Quarto N°27 (Agota Kristof)

Une sensibilité d’écorchée vive, un inépuisable amour de l’amour, un désir viscéral de liberté, Grisélidis Réal était de ces femmes qui illuminent les ténèbres et savent dire l’obscur miracle de la pureté des impures. Figure iconique de la « catin révolutionnaire », elle revendiquait la prostitution comme « un art, un humanisme et une science », et sut faire du parfum de vérité qui colle à ses phrases, et de l’inventivité de sa langue, un moyen de célébrer les corps et d’intensifier la vie, tout autant qu’une arme dans son combat en faveur des courtisanes.
Née à Lausanne en 1929, dans une famille d’enseignants, elle passa son enfance en Egypte et en Grèce. Elle a 9 ans quand son père décède. Retour en Suisse. Forte d’un diplôme de décoratrice, elle s’installe à Genève, fréquente la bohème, et cherche à vivre comme artiste-peintre. Elle se marie, accouche d’un premier fils, divorce, et se retrouve bientôt mère de quatre enfants de trois pères différents. Sans ressources, elle est privée de la garde de ses enfants. C’est alors qu’elle rencontre un Noir américain qu’elle arrache à un hôpital psychiatrique, et avec qui elle fuit avec deux de ses enfants qu’elle a dû kidnapper. Direction l’Allemagne. Nous sommes en 1961, elle a 32 ans.
C’est cette cavale, sa vie clandestine sans papiers, sans argent, avec un étudiant noir schizophrène dans la Munich d’après-guerre, qu’elle raconte dans Le Noir est une couleur. Un livre convulsif et ténébreux, un récit initiatique où elle célèbre le liturgique ensorcellement d’aimer corps et âme tout en découvrant sa face diabolique quand Bill, et la misère, la poussent à se prostituer. « Je suis passée de l’autre côté, celui d’où l’on ne revient pas. » Une connaissance par les gouffres, un quotidien terrible et étroit où deux énergies solidaires, l’une destructrice, l’autre fondatrice, imposent leur rythme frénétique. Elle vivra un amour incandescent avec un GI’s noir, découvrira la fraternité tzigane, multipliera les expériences extrêmes avant d’être arrêtée pour trafic de drogue et d’être emprisonnée sept mois. Elle en parle avec ses entrailles, avec des mots qui brûlent mais sans jamais se plaindre. Un roman vrai où la frontière entre la peau et la page n’existe plus.

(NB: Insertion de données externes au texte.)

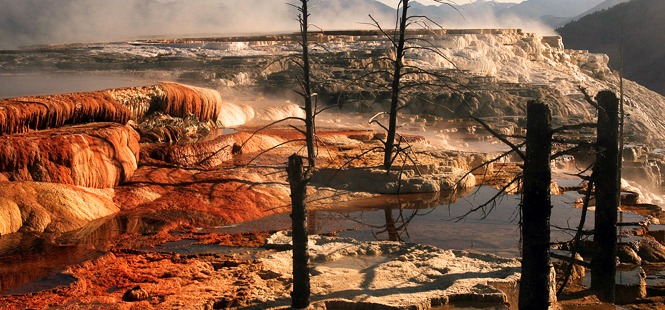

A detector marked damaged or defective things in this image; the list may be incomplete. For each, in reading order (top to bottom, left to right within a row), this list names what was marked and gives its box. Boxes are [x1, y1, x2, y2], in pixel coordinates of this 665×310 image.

charred post [286, 154, 312, 308]
charred post [516, 100, 552, 308]
charred post [588, 89, 620, 302]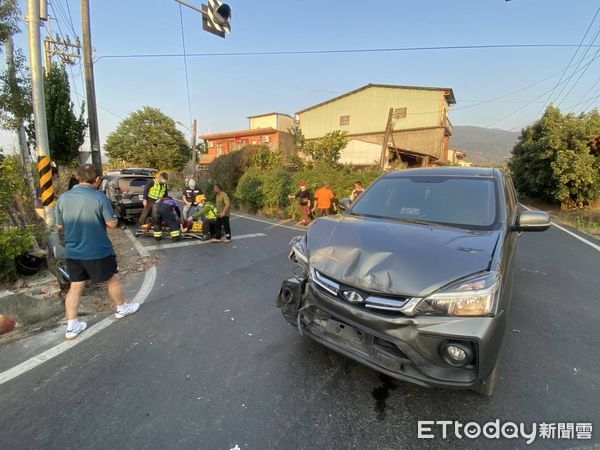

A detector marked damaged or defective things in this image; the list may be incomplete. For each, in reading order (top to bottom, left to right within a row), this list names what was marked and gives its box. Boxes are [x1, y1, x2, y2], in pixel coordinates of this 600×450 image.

damaged front bumper [276, 276, 506, 388]
crumpled car hood [308, 215, 500, 298]
broken fog light [412, 270, 502, 316]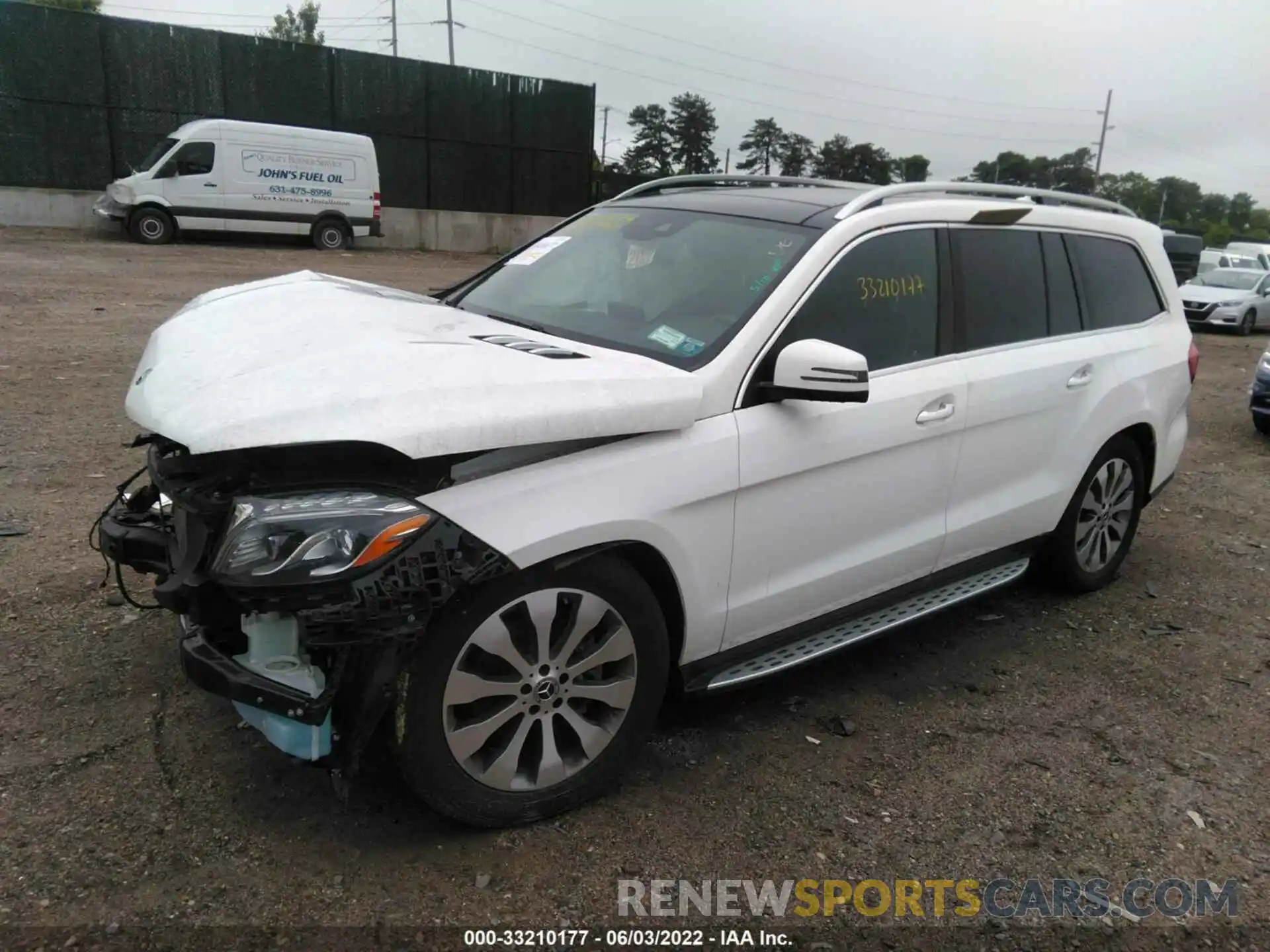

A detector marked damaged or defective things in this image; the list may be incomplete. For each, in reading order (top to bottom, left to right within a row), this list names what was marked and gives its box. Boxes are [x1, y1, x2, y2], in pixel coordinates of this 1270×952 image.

crumpled hood [126, 270, 706, 459]
crumpled hood [1178, 286, 1259, 303]
damaged front end [95, 439, 515, 792]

Mais l’écriture de ce voyage au bout de la nuit n’a pas été simple, comme le rappelle Denis Bussard. Cessant de se prostituer – de manière définitive croyait-elle –, elle entrera en écriture comme on entre en religion, soutenue par Maurice Chappaz, Jacques Chessex et Bertil Galland. « Ce texte me vengera de tout ce que j’ai vécu. Tout ce qu’on m’a fait, ce que j’ai dû avaler en silence, je le resservirai et je ne mettrai pas plus de gant qu’on n’en a mis avec moi. » Et quand des éditeurs voulaient lui imposer des corrections, comme celle de l’imparfait à la place du présent, elle explosait, expliquant que décrire une scène de viol à l’imparfait serait une manière de mettre à distance ce qui arrive toujours maintenant. « C’est maintenant la vie ! Maintenant ou jamais qu’on est violé, qu’on est baisé, qu’on crève et qu’on éjacule ! Il n’y a pas d’imparfait nulle part ! Sauf pour les MORTS ! » Un style de survie, dit Fabien Dubosson, contre tout ce qui pourrait la réduire au silence. Le livre paraîtra chez Balland, en 1974, mais sans retenir l’attention, l’époque étant à une littérature expérimentale et très formaliste.
Il faudra l’abnégation d’Yves Pagès et des éditions Verticales pour qu’enfin les écrits de Réal trouvent leur public. Ce seront les deux recueils épistolaires initiés par Jean-Luc Hennig, une véritable « mise en lettres du corps de Grisélidis Réal » (Sophie Jaussi), puis Suis-je encore vivante ?, son journal de prison retrouvé par ses enfants, et Mémoires de l’inachevé (1954-1993), un ensemble d’inédits. Mais tout commença par Le Noir est une couleur et le Carnet de bal d’une courtisane, où elle notait les particularités et les demandes de ses clients ainsi que le prix de la passe. C’est l’époque où pour marquer sa solidarité avec ses consœurs en pleine révolte, elle reprit ses activités, recevant ses clients chez elle. Une activité qu’elle ne cessera de défendre quand elle est le choix libre d’un « artisanat particulier » consistant à se mettre dans la peau de l’autre, à « déceler son attente, son angoisse, son désir et comment l’en délivrer sans dommage pour elle ni pour lui ». Une vie où Arno Bertina voit un côté « geisha du pauvre », et une façon d’être où Laurent de Sutter voit la possibilité de penser ce qui fait un homme aussi bien que ce qu’est une putain.